> **SUPPLIED DATA**:
--------------------------------------------------

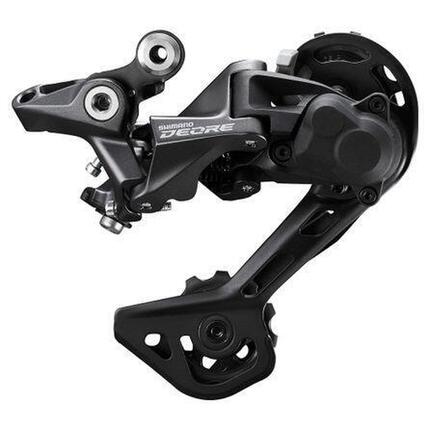 Przerzutka tylna Shimano Deore m5120 11-10V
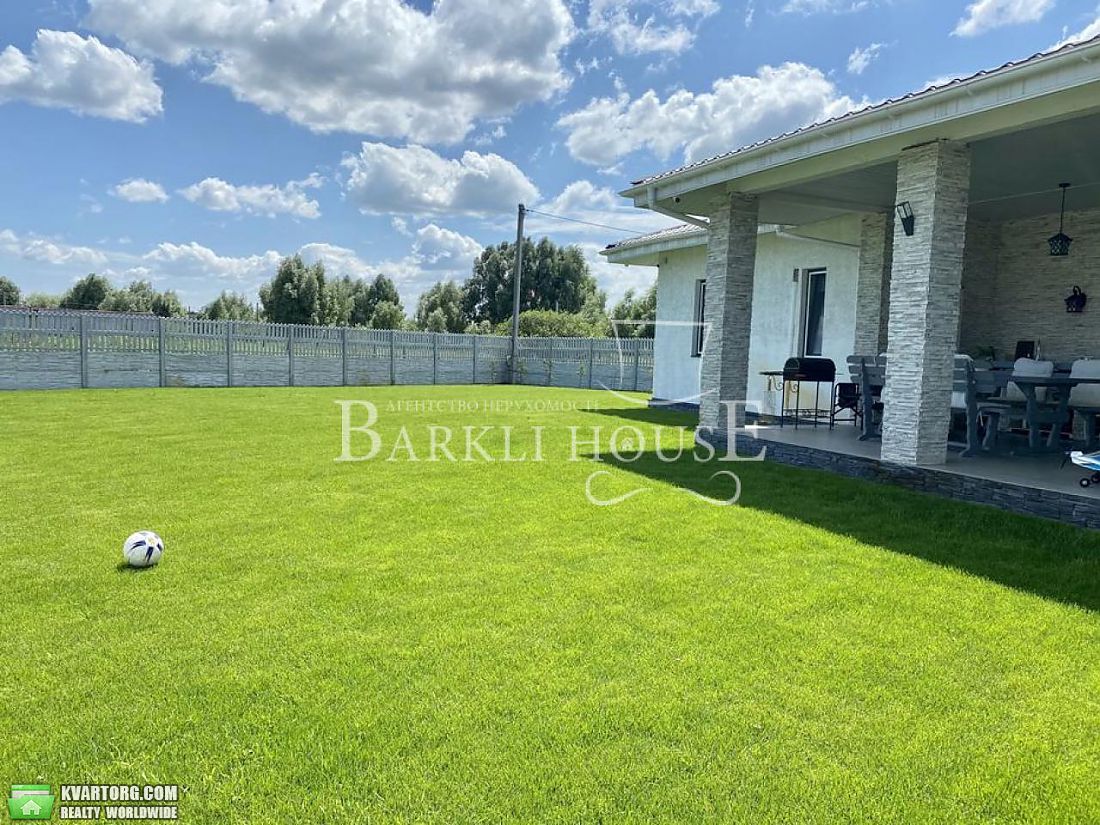 Rent out house. Киевская обл., Красиловка — photo 1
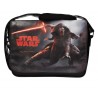 Sac à bandoulière - Star Wars - Kylo et Sabre Laser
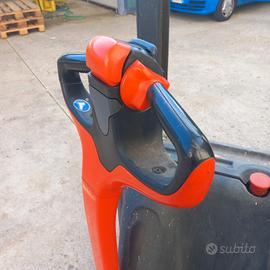 sollevatore elettrico 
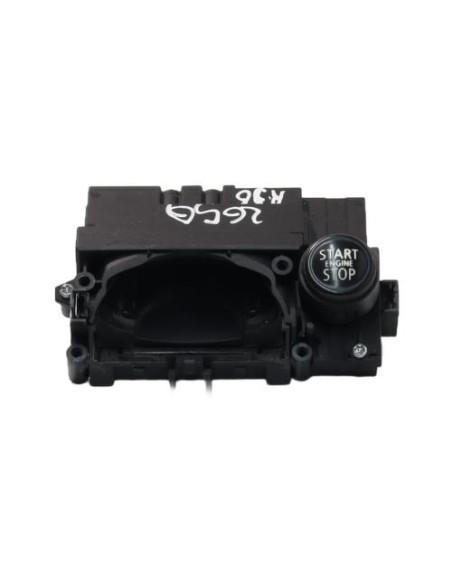 Bouton de demarrage MINI MINI 2 R56 PHASE 1 Diesel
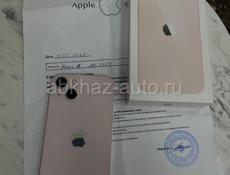 iPhone 13 128gb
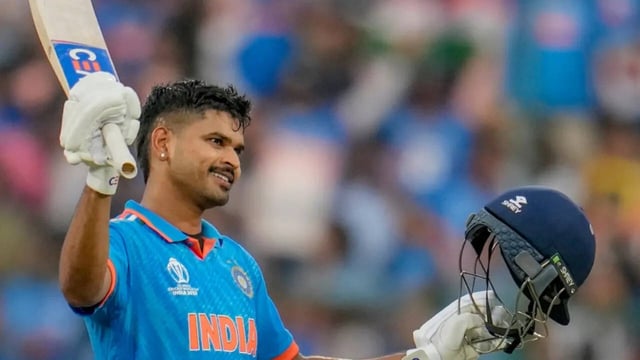 Shreyas Iyer Comeback Loading! Star Batter Set To Play Asia Cup 2025; Return In Test Squad Soon: Report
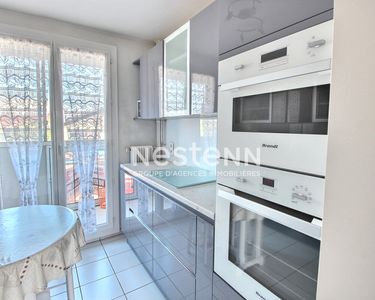 Appartement 204 000 € - 69 m²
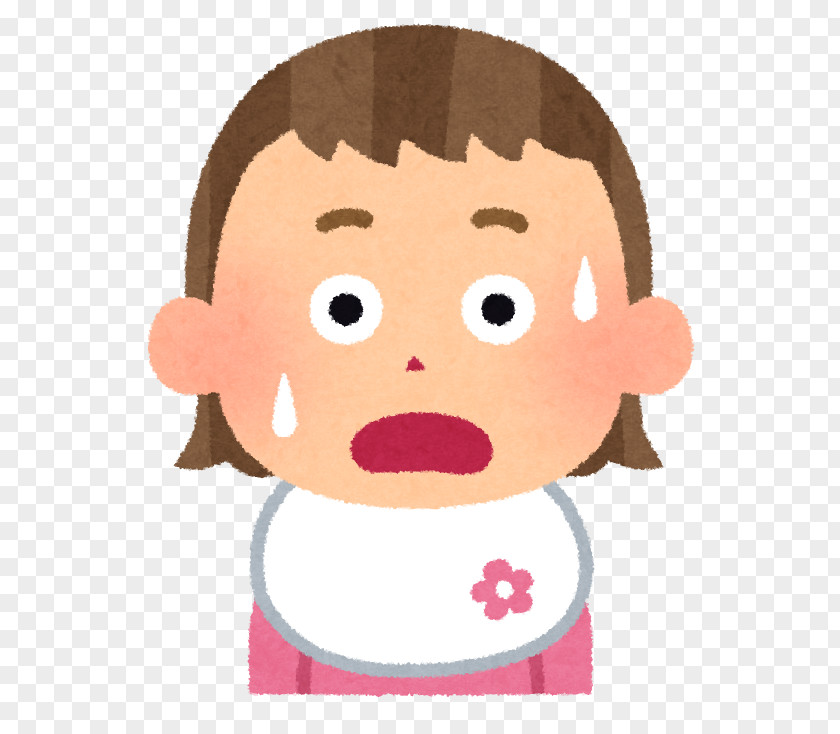Face Infant Facial Expression Child Influenza PNG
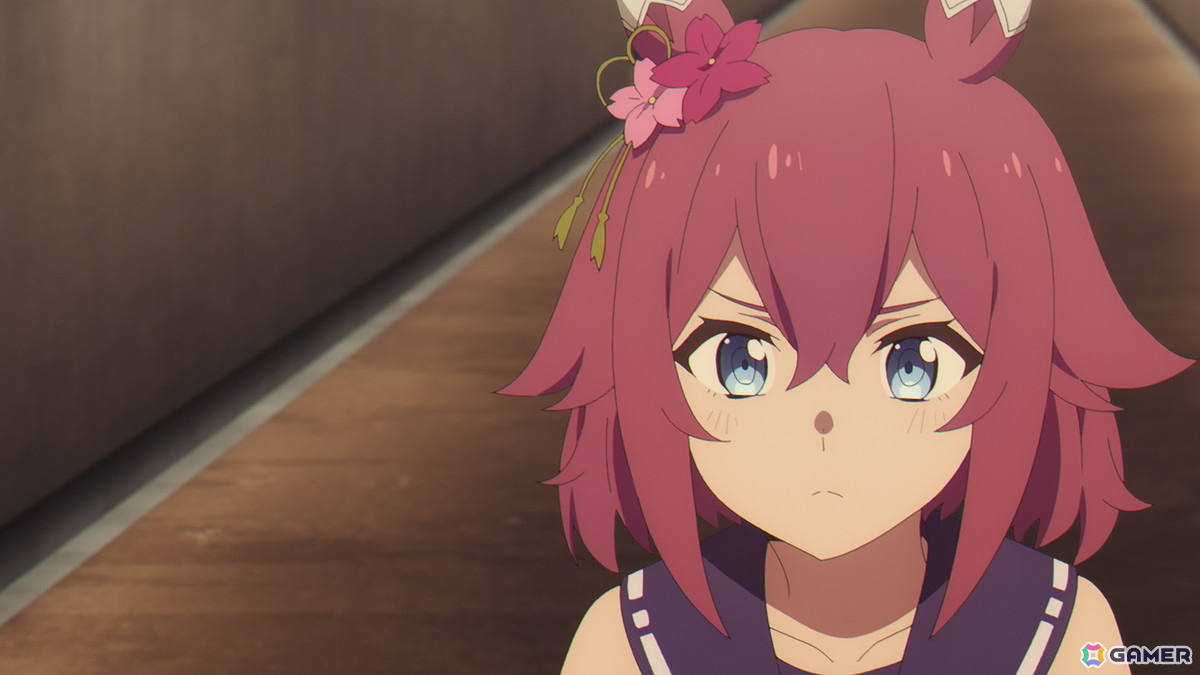 5月25日16:30放送のアニメ「ウマ娘 シンデレラグレイ」第8話「正しき資質」WEB予告・先行カット・あらすじが公開!の画像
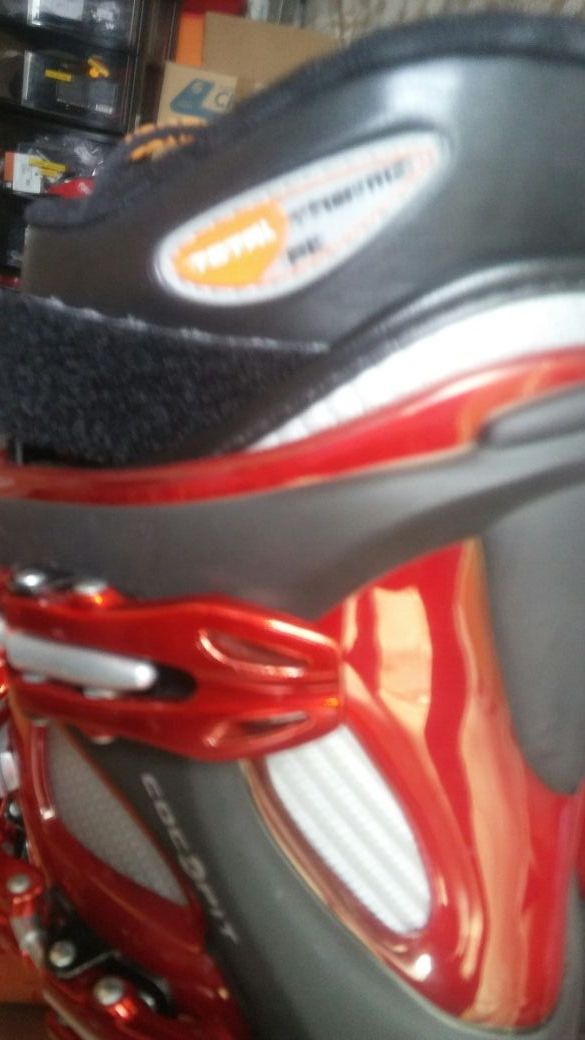 Botas Rossignol Open RSX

--------------------------------------------------

> **ACTIVITY**: An exact copy of every record above is needed, with all pictures left out.

> **ANSWER SECTION**:
 Przerzutka tylna Shimano Deore m5120 11-10V
 Rent out house. Киевская обл., Красиловка — photo 1
 Sac à bandoulière - Star Wars - Kylo et Sabre Laser
 sollevatore elettrico 
 Bouton de demarrage MINI MINI 2 R56 PHASE 1 Diesel
 iPhone 13 128gb
 Shreyas Iyer Comeback Loading! Star Batter Set To Play Asia Cup 2025; Return In Test Squad Soon: Report
 Appartement 204 000 € - 69 m²
Face Infant Facial Expression Child Influenza PNG
 5月25日16:30放送のアニメ「ウマ娘 シンデレラグレイ」第8話「正しき資質」WEB予告・先行カット・あらすじが公開!の画像
 Botas Rossignol Open RSX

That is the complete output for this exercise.